Let me address all the key factors systematically since you’re dealing with multiple interrelated issues.

Session Timeout Configuration: Increase your session timeout from 30 to 180 seconds minimum. For work order sync in manufacturing, you need to account for network variability and server load spikes. Set this in your OPC UA client configuration:


sessionTimeout=180000
requestTimeout=60000
secureChannelLifetime=300000

Keep-Alive Interval Tuning: Your 10-second keep-alive is reasonable, but it needs to work with your revised session timeout. The rule of thumb is keep-alive should be 1/3 of session timeout. With 180-second timeout, adjust keep-alive to 15-20 seconds. This gives enough buffer for network delays without excessive overhead.

Subscription vs Polling Trade-offs: Based on your BadSessionIdInvalid errors during high activity, your subscriptions are likely overwhelming the server. Shift changes create burst traffic when multiple work orders update simultaneously. Consider hybrid approach: use subscriptions for critical status changes (Started, Completed, Failed) but poll less critical attributes every 30-60 seconds. This reduces the real-time burden on the server while maintaining responsiveness for important events.

Network Firewall Configuration: Work with your network team to verify three things for port 4840: 1) Stateful connection tracking timeout matches or exceeds your OPC UA session timeout (set to 300 seconds), 2) Disable deep packet inspection or application-layer gateway features for OPC UA traffic - they interfere with binary protocol timing, 3) If using NAT, ensure connection tracking is per-session, not per-packet.

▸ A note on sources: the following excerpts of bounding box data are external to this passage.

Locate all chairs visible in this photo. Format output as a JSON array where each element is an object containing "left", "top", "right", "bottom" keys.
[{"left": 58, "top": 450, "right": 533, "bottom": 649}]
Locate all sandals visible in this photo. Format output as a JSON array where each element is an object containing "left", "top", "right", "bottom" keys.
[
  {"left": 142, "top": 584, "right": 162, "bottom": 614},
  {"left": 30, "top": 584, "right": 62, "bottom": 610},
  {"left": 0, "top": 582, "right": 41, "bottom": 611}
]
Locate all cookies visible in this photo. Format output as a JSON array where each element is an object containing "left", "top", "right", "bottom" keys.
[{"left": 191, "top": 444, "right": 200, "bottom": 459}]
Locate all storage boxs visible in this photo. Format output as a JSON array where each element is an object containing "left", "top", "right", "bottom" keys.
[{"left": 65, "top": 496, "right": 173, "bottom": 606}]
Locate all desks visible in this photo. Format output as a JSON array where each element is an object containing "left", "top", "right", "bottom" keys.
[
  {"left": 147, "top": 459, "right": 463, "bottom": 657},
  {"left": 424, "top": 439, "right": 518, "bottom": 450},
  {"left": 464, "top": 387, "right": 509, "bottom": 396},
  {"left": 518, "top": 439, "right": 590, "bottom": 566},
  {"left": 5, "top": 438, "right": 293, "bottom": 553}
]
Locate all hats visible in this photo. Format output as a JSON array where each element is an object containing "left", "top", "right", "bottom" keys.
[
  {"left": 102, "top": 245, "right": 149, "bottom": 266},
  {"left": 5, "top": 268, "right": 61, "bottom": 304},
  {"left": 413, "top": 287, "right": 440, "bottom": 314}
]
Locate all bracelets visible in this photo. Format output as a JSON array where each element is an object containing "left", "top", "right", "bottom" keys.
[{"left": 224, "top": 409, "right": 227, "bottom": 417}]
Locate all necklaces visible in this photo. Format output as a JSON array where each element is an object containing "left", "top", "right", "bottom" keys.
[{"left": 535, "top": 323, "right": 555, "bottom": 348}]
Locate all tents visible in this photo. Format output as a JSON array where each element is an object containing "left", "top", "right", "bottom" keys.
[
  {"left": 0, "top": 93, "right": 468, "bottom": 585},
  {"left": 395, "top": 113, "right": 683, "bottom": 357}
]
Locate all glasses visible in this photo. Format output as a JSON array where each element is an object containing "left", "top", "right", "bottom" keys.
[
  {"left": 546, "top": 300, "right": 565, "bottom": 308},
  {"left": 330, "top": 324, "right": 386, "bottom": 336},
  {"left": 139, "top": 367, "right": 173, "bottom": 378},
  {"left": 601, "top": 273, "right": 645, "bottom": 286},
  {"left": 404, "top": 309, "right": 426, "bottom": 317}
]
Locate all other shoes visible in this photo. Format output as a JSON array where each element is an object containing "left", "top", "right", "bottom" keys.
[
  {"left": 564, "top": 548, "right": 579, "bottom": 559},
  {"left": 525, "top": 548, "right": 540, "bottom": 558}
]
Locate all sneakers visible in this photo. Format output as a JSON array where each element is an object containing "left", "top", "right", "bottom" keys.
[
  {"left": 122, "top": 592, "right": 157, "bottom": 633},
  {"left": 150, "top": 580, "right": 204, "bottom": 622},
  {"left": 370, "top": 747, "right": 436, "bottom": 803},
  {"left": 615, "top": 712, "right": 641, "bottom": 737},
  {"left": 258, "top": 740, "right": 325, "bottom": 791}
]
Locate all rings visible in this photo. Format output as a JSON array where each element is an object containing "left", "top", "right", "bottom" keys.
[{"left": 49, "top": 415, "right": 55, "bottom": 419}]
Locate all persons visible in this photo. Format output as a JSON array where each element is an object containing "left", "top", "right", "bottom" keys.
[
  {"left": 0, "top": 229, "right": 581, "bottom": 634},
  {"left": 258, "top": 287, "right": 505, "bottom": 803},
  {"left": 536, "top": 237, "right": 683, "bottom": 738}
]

Exponential Backoff Reconnection: Implement this in your MES OPC UA client adapter. After disconnect, don’t reconnect immediately. Use this pattern:


// Pseudocode - Reconnection with backoff:
1. Detect session timeout or BadSessionIdInvalid error
2. Calculate backoff: min(60, 5 * 2^attemptCount) seconds
3. Wait for backoff period before reconnection attempt
4. On successful reconnect, reset attemptCount to 0
5. Log all reconnection attempts with timestamps for analysis
// This prevents reconnection storms during server stress

For your specific 15-20 minute timeout pattern, I suspect it’s the combination of aggressive subscription publishing (500ms mentioned earlier) plus firewall state timeout mismatch. The server can handle it initially, but as work order updates accumulate, the processing queue builds up, keep-alive responses get delayed, and eventually the firewall drops the “idle” connection because it hasn’t seen bidirectional traffic within its timeout window.

Start with increasing session timeout to 180s and adjusting firewall state tracking to 300s. Then tune your subscription publishing intervals based on actual work order update frequency - 2-5 seconds is usually sufficient for status visibility. Monitor for a week and adjust from there. The exponential backoff will protect you during any remaining edge cases.